■ GIVEN REQUEST ■
Find every line in the entries below that contains the word "wagon", and copy each of those lines in full.

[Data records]
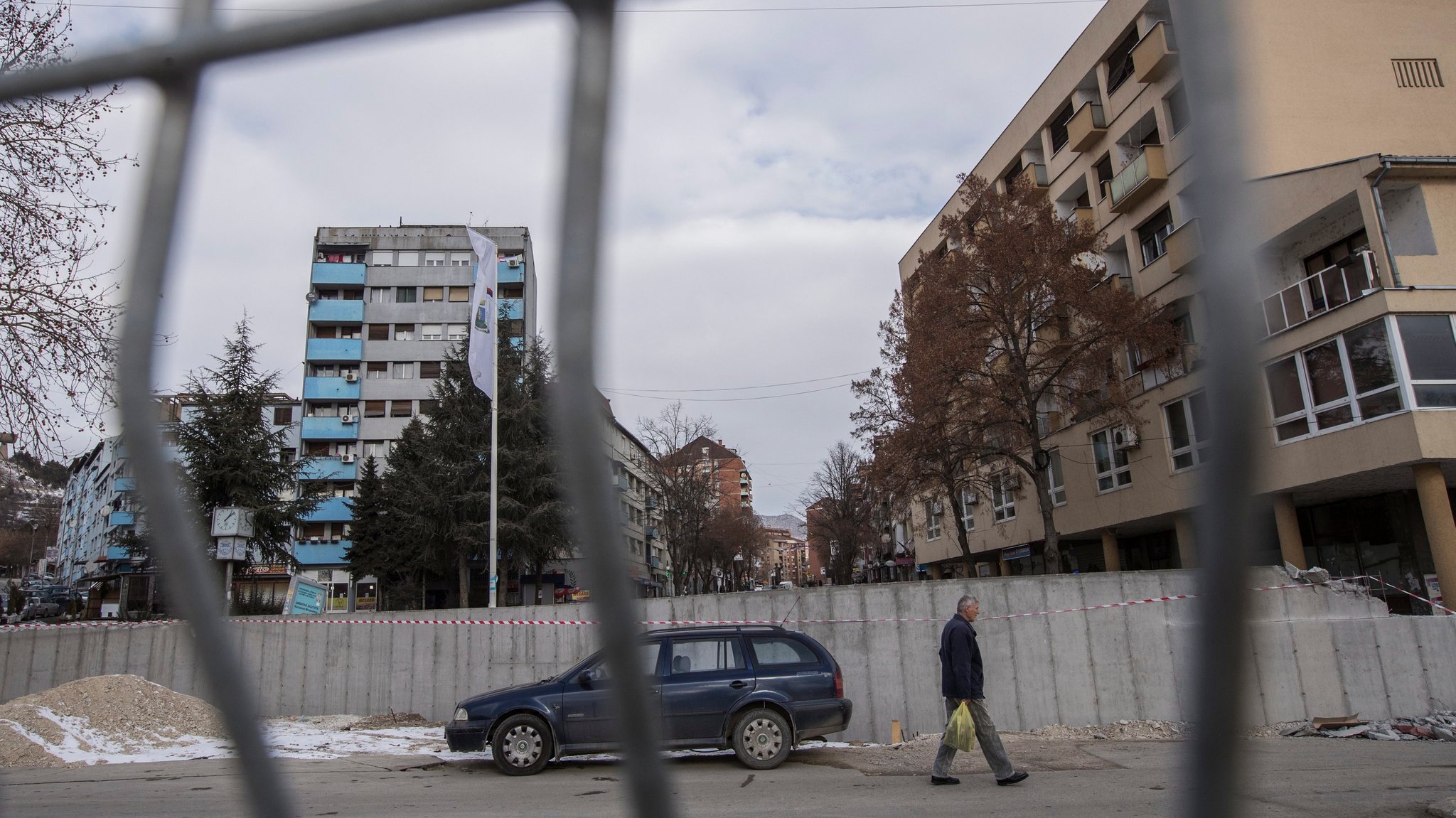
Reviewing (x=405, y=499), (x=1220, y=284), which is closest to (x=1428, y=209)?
(x=1220, y=284)

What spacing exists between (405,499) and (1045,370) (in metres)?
28.4

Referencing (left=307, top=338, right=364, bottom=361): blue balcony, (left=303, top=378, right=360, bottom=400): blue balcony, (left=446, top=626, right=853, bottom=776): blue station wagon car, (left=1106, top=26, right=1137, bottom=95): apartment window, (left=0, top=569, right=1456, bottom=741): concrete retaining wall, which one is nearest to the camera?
(left=446, top=626, right=853, bottom=776): blue station wagon car

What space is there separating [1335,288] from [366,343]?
54.3 meters

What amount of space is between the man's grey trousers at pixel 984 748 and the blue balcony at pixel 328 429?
182 ft

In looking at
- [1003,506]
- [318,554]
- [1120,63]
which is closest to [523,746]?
[1120,63]

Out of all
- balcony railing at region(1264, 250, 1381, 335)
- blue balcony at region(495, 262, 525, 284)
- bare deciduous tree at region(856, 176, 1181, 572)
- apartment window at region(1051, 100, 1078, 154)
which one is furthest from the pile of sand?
apartment window at region(1051, 100, 1078, 154)

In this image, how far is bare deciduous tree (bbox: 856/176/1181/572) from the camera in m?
23.9

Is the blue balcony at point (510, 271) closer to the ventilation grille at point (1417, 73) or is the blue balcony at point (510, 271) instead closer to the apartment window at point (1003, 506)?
Result: the apartment window at point (1003, 506)

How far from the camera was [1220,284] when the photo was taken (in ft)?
1.98

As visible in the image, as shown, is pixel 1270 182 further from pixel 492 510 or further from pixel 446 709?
pixel 492 510

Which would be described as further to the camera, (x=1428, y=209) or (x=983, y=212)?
(x=983, y=212)

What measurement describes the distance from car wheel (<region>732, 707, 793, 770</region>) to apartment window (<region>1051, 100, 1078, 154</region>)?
2825 centimetres

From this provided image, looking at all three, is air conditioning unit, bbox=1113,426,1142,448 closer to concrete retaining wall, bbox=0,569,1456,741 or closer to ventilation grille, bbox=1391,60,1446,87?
ventilation grille, bbox=1391,60,1446,87

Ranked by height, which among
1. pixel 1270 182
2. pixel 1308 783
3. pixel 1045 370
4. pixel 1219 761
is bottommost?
pixel 1308 783
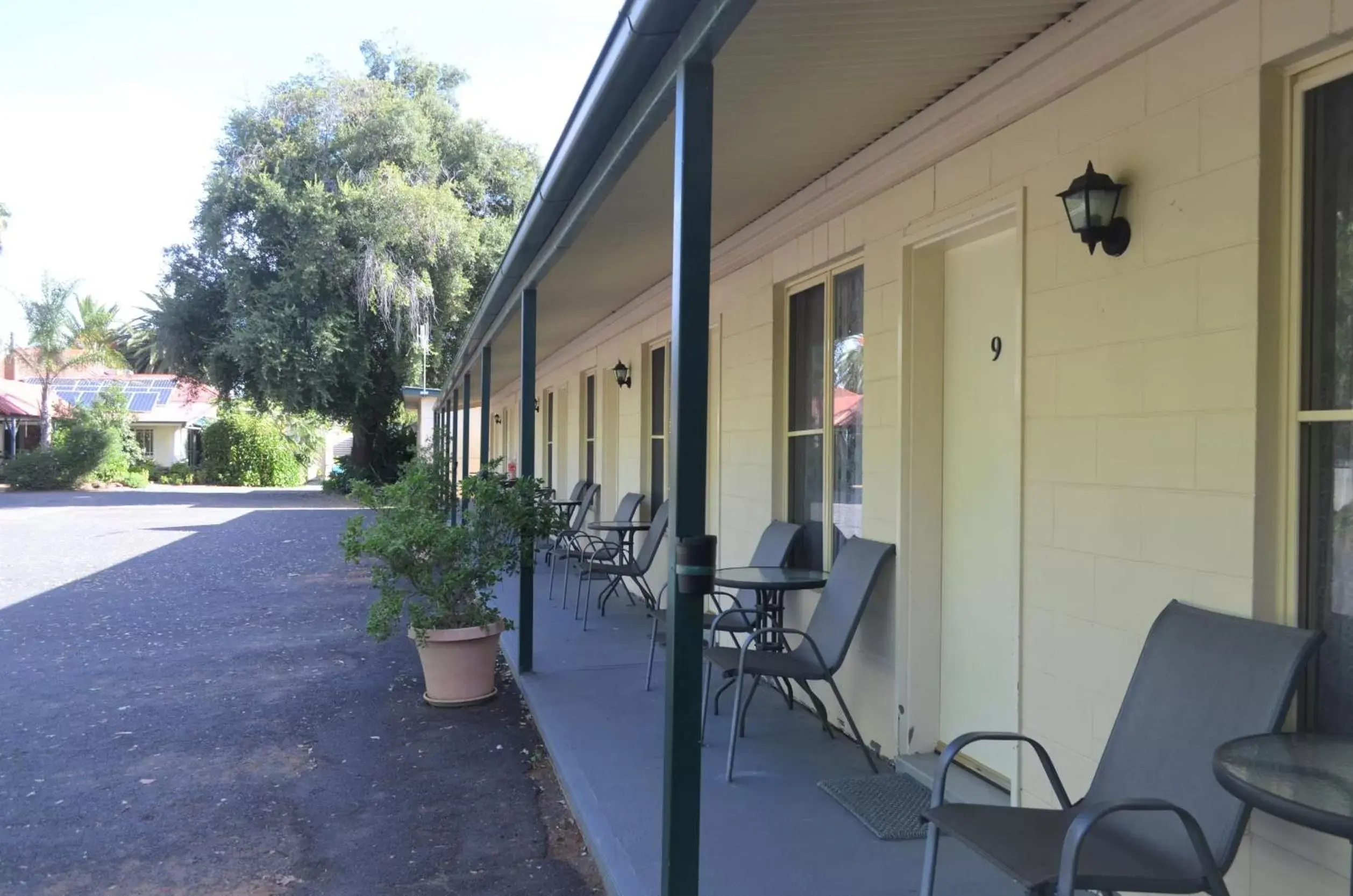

■ FINAL RESULT ■
Referencing (left=307, top=338, right=364, bottom=361): blue balcony, (left=303, top=378, right=360, bottom=400): blue balcony, (left=446, top=626, right=853, bottom=776): blue station wagon car, (left=1106, top=26, right=1137, bottom=95): apartment window, (left=0, top=569, right=1456, bottom=741): concrete retaining wall, which one is nearest to the camera?
(left=446, top=626, right=853, bottom=776): blue station wagon car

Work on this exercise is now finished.